🤖 AI Summary
This work systematically investigates, for the first time, the applicability of ReLoRA to pretraining small language models (SLMs), addressing the open question of whether low-rank adaptation methods can be directly transferred from fine-tuning to pretraining in resource-constrained settings. Combining ReLoRA with LoRA and other parameter-efficient fine-tuning techniques, the study conducts ablation experiments and learning dynamics analysis—including loss trajectories, perplexity, and grammar task performance—to evaluate efficacy under limited compute.

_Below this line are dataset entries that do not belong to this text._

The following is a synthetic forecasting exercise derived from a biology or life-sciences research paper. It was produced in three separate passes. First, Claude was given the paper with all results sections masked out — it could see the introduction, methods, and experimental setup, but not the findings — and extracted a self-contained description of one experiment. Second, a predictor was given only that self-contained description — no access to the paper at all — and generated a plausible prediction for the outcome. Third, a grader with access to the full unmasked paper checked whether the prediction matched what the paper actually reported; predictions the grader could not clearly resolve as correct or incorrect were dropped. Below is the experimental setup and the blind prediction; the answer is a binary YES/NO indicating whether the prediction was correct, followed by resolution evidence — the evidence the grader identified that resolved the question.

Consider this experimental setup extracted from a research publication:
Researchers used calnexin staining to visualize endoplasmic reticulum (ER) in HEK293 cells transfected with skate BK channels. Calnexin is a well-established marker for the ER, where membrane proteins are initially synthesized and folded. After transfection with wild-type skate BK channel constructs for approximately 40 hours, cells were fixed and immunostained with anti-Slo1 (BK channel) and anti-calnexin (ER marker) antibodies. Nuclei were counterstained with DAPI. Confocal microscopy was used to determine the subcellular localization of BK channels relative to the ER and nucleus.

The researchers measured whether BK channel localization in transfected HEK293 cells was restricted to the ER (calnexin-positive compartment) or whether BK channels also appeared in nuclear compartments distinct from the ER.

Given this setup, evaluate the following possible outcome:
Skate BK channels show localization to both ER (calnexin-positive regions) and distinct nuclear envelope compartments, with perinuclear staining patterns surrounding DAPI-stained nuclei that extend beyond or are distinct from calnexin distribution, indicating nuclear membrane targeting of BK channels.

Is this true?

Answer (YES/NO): YES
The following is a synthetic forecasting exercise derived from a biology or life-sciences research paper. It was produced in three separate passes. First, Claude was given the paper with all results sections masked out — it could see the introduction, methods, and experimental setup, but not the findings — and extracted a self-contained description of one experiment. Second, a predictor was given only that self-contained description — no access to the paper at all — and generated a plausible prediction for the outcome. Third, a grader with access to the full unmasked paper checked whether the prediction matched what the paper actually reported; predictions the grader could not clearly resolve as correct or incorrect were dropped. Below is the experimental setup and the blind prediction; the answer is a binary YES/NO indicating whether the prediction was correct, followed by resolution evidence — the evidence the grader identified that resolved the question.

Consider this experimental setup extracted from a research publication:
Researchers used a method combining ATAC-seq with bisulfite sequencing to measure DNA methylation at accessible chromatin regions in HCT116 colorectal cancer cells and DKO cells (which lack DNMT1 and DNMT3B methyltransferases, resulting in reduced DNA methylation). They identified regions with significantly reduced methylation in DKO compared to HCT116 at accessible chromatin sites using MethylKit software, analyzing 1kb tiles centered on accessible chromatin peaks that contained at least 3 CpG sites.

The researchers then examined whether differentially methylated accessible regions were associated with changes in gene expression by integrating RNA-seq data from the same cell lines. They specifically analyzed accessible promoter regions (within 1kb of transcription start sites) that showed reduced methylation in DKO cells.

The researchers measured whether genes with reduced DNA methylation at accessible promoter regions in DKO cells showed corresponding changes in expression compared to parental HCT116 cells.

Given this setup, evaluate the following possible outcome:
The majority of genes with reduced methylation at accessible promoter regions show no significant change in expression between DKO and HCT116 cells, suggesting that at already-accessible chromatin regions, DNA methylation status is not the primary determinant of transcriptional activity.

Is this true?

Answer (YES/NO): NO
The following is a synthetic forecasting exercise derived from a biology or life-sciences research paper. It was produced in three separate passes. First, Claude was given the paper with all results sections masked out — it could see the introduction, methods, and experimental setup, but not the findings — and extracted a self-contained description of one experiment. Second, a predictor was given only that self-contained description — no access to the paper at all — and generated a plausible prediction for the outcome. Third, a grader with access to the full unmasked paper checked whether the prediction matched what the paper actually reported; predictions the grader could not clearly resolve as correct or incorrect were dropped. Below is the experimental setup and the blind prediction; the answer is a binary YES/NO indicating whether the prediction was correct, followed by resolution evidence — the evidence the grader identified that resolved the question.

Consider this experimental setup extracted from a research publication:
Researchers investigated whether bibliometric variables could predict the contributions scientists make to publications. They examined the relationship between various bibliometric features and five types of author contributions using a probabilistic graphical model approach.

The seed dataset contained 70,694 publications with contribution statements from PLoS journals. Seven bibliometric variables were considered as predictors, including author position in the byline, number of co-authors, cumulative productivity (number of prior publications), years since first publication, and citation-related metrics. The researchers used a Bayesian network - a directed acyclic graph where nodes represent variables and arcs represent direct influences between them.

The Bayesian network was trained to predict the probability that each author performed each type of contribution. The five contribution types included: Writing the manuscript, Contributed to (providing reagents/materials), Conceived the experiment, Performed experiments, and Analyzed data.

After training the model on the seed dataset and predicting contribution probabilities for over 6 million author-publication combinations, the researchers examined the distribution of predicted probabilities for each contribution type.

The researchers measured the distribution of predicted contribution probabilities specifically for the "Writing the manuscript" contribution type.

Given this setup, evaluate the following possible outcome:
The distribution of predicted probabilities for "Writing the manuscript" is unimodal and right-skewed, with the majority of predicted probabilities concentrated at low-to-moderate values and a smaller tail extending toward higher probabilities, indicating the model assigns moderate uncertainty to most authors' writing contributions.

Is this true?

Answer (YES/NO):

Results show that ReLoRA consistently underperforms full-parameter pretraining across SLMs, with degradation worsening as model size increases. The root cause is identified as heightened rank deficiency in smaller models, which impedes low-rank updates from capturing the broad representational shifts required during pretraining. This work reveals an intrinsic limitation of low-rank methods in the pretraining phase and provides critical empirical evidence and theoretical caution for designing efficient pretraining strategies.
📝 Abstract
Parameter-efficient methods such as LoRA have revolutionised the fine-tuning of LLMs. Still, their extension to pretraining via ReLoRA is less well understood, especially for small language models (SLMs), which offer lower computational and environmental costs. This work is the first systematic study of ReLoRA in SLMs (11M-66M parameters), evaluating both performance and learning dynamics. Through ablation experiments, we find that ReLoRA generally performs worse than standard training on loss, Paloma perplexity and BLiMP, with the gap widening for the larger models. Further analysis of the learning dynamics of the models indicates that ReLoRA reinforces the rank deficiencies found in smaller models. These results indicate that low-rank update strategies may not transfer easily to SLM pretraining, highlighting the need for more research in the low-compute regime.